EXCERPTED TEXT:
Power assist failures in vacuum systems are typically caused by a loss of vacuum power (disconnected, split, or blocked vacuum line) or a tear in the diaphragm of the brake booster. Hydraulic boosters can seize internally, leak, or run out of fluid. If the rest of the steering system is functioning normally but the hydraulic brake booster is not, then the booster itself is likely the culprit.
3 – Fluid leaks
Loose fittings, worn seals, and split hoses not only make a mess, but can also seriously reduce your braking power.
Hydraulic systems are complex, with lots of lines running to their various components, especially in vehicles with ABS. A leak in any one of these many connections will lead to a loss of fluid and air in the system. Eventually, the braking system will fail altogether. The most common leak-prone areas are the wheels and the rubber flex lines between the hard line and the brake calipers. In rear-wheel-drive vehicles, there is flex line that runs between the body and the rear axle as well. Brake fluid varies from clear to rusty orange, depending on age and condition. It is very thin and quite slippery, and it has a slight odour. Wet inner tires are a telltale sign of caliper/wheel cylinder leaks. Another is wrinkled paint near a brake line connection, as brake fluid damages paint. Any sign of leaking brake fluid is bad and must be repaired immediately.
4 – Grinding noises
Once you wear through the actual friction material on brake pads, you’re left with metal on metal, which is highly problematic.
If you hear noises when you hit the brake pedal, you likely have a mechanical issue with the braking system. Grinding is a metal-on-metal sound that means the brake pads/shoes are worn out and the base metal is grinding on the rotor or drum. Once you get to this point, braking performance is seriously diminished and the rotors/drums are actively being destroyed with every press of the pedal. Take your vehicle to your local NAPA AUTOPRO for brake service as soon as possible to avoid driving in unsafe conditions and causing further damage. If you’re lucky, it’ll be possible to machine and spare the rotors or drums; however, in many cases, the damage is beyond the limits of the material thickness, making replacement the only option. If you find yourself in this situation, know that the repair will require not only new pads/shoes, but also new rotors/drums. And yes, you must replace both sides at the same time.

EXERCISE DESCRIPTION: Extend the brake warning signs article above, starting right after its final sentence.

MATERIAL PROVIDED:
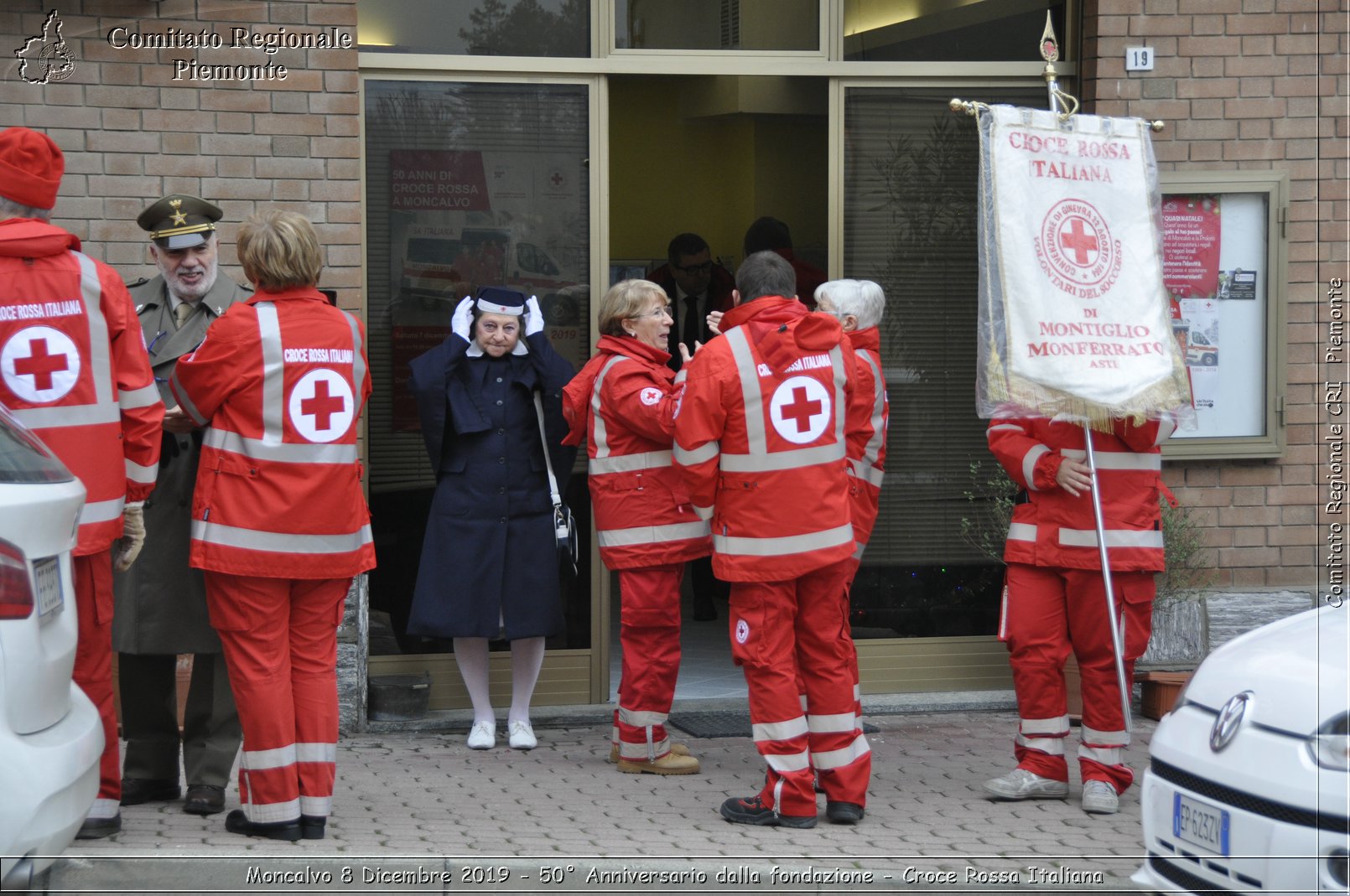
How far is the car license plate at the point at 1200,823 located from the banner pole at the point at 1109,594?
1.53 metres

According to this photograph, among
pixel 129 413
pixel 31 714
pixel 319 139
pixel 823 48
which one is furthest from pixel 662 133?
pixel 31 714

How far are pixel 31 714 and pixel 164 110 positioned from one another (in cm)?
369

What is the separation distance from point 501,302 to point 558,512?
0.93 meters

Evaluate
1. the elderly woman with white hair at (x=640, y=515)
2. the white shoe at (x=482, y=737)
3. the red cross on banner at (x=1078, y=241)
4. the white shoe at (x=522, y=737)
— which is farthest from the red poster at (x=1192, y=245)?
the white shoe at (x=482, y=737)

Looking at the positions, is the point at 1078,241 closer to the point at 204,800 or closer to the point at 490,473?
the point at 490,473

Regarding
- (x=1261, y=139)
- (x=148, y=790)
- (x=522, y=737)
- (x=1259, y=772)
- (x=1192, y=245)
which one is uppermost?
(x=1261, y=139)

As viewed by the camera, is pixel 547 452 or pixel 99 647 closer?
pixel 99 647

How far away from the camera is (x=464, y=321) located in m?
6.82

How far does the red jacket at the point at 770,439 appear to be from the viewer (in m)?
5.41

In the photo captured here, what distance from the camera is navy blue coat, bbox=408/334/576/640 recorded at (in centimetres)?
678

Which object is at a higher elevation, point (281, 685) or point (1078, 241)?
point (1078, 241)

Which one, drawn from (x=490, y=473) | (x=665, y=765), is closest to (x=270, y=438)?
(x=490, y=473)

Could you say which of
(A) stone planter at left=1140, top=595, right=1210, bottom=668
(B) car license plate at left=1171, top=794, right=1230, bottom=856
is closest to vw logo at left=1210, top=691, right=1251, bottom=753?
(B) car license plate at left=1171, top=794, right=1230, bottom=856

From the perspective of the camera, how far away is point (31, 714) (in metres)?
3.89
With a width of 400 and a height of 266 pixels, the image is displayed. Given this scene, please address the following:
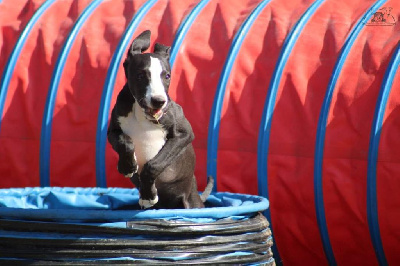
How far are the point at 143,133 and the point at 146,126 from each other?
37 mm

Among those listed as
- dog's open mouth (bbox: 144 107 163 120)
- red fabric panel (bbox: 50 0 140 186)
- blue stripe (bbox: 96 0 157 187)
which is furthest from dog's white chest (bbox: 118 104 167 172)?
red fabric panel (bbox: 50 0 140 186)

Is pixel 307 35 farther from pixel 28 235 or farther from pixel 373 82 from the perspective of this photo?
pixel 28 235

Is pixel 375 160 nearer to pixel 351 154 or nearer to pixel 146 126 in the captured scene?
pixel 351 154

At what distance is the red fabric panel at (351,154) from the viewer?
14.6 feet

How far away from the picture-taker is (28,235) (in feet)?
10.1

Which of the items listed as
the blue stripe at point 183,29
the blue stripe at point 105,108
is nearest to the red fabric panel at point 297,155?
the blue stripe at point 183,29

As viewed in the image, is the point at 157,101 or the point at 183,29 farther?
the point at 183,29

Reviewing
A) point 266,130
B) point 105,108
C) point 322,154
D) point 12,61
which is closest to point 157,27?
point 105,108

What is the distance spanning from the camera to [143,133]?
3311mm

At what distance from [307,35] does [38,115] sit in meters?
2.09

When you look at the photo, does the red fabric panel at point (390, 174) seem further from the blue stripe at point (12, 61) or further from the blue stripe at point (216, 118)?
the blue stripe at point (12, 61)

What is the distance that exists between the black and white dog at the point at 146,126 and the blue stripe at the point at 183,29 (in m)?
1.68

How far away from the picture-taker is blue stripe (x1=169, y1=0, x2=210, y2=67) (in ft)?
16.9

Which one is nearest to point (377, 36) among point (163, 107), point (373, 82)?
point (373, 82)
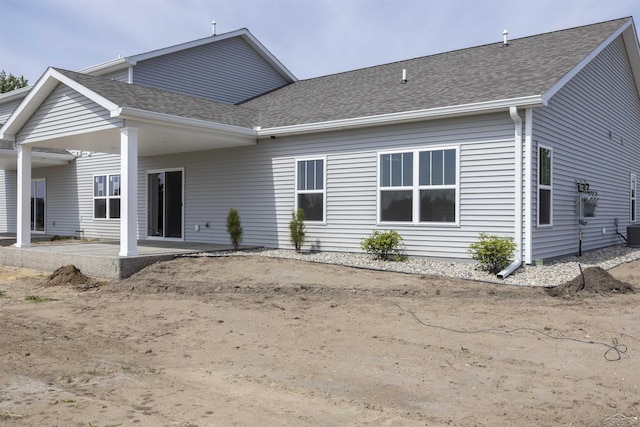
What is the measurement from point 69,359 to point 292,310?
3117 mm

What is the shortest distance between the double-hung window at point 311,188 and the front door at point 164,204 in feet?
14.8

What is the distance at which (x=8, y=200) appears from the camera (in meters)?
22.4

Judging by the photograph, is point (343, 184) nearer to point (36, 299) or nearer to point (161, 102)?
point (161, 102)

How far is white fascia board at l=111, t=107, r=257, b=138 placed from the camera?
1054 centimetres

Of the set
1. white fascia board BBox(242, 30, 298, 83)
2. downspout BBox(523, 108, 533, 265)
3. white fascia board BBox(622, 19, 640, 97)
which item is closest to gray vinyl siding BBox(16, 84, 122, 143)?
downspout BBox(523, 108, 533, 265)

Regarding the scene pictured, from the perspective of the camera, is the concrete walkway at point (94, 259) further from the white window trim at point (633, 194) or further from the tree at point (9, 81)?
the tree at point (9, 81)

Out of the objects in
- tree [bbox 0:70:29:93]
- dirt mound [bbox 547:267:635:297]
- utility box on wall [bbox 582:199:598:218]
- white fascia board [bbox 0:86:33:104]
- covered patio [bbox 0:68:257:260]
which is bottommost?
dirt mound [bbox 547:267:635:297]

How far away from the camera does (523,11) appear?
14953 millimetres

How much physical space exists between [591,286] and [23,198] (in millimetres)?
13221

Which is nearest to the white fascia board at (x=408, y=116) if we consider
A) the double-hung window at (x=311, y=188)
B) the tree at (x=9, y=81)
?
the double-hung window at (x=311, y=188)

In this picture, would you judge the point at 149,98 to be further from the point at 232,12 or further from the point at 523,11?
the point at 523,11

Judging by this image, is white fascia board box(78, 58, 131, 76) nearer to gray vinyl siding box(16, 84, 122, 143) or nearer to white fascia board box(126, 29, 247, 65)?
white fascia board box(126, 29, 247, 65)

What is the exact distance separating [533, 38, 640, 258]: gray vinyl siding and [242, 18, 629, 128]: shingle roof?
67cm

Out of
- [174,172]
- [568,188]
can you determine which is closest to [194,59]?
[174,172]
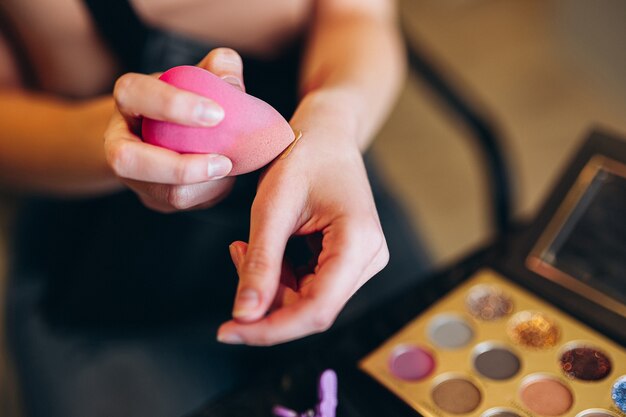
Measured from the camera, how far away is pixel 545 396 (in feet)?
1.39

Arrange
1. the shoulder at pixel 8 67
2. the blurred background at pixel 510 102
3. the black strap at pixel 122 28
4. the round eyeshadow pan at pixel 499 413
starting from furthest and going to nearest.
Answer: the blurred background at pixel 510 102, the shoulder at pixel 8 67, the black strap at pixel 122 28, the round eyeshadow pan at pixel 499 413

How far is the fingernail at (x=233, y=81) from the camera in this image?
1.23 ft

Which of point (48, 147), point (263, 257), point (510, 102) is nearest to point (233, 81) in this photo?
point (263, 257)

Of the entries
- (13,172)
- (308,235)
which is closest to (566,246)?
(308,235)

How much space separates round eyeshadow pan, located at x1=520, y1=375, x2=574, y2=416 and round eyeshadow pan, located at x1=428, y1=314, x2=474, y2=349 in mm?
57

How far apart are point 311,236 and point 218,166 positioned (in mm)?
67

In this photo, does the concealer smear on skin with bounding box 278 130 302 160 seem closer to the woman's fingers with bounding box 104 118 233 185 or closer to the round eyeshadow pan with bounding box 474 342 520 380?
the woman's fingers with bounding box 104 118 233 185

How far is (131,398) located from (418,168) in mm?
1044

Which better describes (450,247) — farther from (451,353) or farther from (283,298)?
(283,298)

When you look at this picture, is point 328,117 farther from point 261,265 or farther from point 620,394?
point 620,394

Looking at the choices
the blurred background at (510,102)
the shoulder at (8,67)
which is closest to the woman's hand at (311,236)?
the shoulder at (8,67)

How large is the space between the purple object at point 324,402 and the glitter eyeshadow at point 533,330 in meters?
0.14

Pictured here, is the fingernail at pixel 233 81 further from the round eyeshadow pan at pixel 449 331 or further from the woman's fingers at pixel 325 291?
the round eyeshadow pan at pixel 449 331

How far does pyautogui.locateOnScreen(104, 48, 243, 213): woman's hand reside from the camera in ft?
1.10
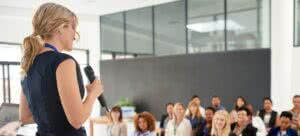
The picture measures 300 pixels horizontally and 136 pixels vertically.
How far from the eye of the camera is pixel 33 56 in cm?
97

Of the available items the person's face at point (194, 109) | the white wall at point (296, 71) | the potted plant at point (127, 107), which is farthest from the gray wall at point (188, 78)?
the person's face at point (194, 109)

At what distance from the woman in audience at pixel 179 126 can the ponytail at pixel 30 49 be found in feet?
12.6

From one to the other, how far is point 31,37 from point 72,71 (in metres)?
0.21

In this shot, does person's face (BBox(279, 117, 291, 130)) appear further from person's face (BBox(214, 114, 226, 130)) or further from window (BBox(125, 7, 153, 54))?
window (BBox(125, 7, 153, 54))

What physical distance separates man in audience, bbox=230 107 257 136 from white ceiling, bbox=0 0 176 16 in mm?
4232

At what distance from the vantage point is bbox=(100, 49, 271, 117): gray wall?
6293 millimetres

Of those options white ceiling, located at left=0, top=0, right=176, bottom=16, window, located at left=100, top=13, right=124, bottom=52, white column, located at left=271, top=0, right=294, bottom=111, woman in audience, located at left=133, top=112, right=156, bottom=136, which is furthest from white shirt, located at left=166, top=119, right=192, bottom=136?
window, located at left=100, top=13, right=124, bottom=52

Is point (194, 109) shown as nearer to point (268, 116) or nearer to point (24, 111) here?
point (268, 116)

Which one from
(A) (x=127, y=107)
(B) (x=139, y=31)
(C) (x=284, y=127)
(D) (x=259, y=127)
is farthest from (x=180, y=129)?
A: (B) (x=139, y=31)

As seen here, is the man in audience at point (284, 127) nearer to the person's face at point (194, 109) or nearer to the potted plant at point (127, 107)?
the person's face at point (194, 109)

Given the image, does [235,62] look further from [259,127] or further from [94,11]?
[94,11]

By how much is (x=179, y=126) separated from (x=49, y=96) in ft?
12.8

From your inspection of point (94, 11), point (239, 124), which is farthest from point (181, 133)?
point (94, 11)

ANSWER TO THIS PROBLEM:
5 – Pulling left or right
Worn rotors can result in the vehicle pulling to one side when the brakes are pressed. This is because the brakes are grabbing harder on one side. The same thing can happen if one side isn’t grabbing at all.
As you press the brake pedal, both sides of the brake system are applied equally. If there is an issue with one side, then your vehicle will pull to one side as you brake. This can sometimes be fixed with a simple adjustment, but more often, the brakes are wearing more on one side than the other. A failing wheel cylinder or caliper could be the problem. Another possibility is worn rotors eating up the pads and grabbing or slipping. This is why you should always replace brake wear components in LH/RH pairs to ensure equal braking performance.
6 – Longer braking time/distance
Brake fluid absorbs moisture from the air, which eventually degrades its performance. These test strips show you if your fluid is still good or if it needs to be changed.
If your vehicle is taking longer to stop than normal, then you are experiencing brake fade. This can be a short-term or long-term problem, depending on the cause. An example of what causes short-term fade is driving on curvy roads, such as when coming down a mountain. Riding the brakes will heat up the pads and rotors, making them less responsive. Once they cool down, they can return to their original performance, or close to it. Eventually, the fade becomes permanent, and the only solution is to replace the pads and/or rotors. An alternative to riding the brakes in these situations is to downshift the transmission and let the engine slow the vehicle.
7 – Vibrations
When brakes have been heated up too much, the rotors can develop hot spots, which, when cooled, contract more than the rest of the rotor. The result is a warped brake rotor. Once this occurs, every application of the brakes sends pulses through the brake pedal or steering wheel. These vibrations can also be a sign of poor steering alignment, so you should schedule a brake service appointment with your NAPA AUTOPRO centre to get the problem checked out. In best-case scenarios, the rotor can be turned and made true again. Otherwise, it has to be replaced to get rid of the shake.
8 – Drag under acceleration
A dragging brake shoe on the drum can lead to reduced performance in all aspects—acceleration, cruising, and braking. The drum in the image had two grooves worn into it.
Does the engine rev when you hit the gas, but your vehicle doesn’t pull away as fast is should? The problem could be a caliper or drum hanging up. If you let off the gas (after reaching 55 km/h or so) and the vehicle slows down much faster than it normally does, this is a sure sign of a braking issue. Road grime buildup and faulty caliper/wheel cylinders are typically the cause.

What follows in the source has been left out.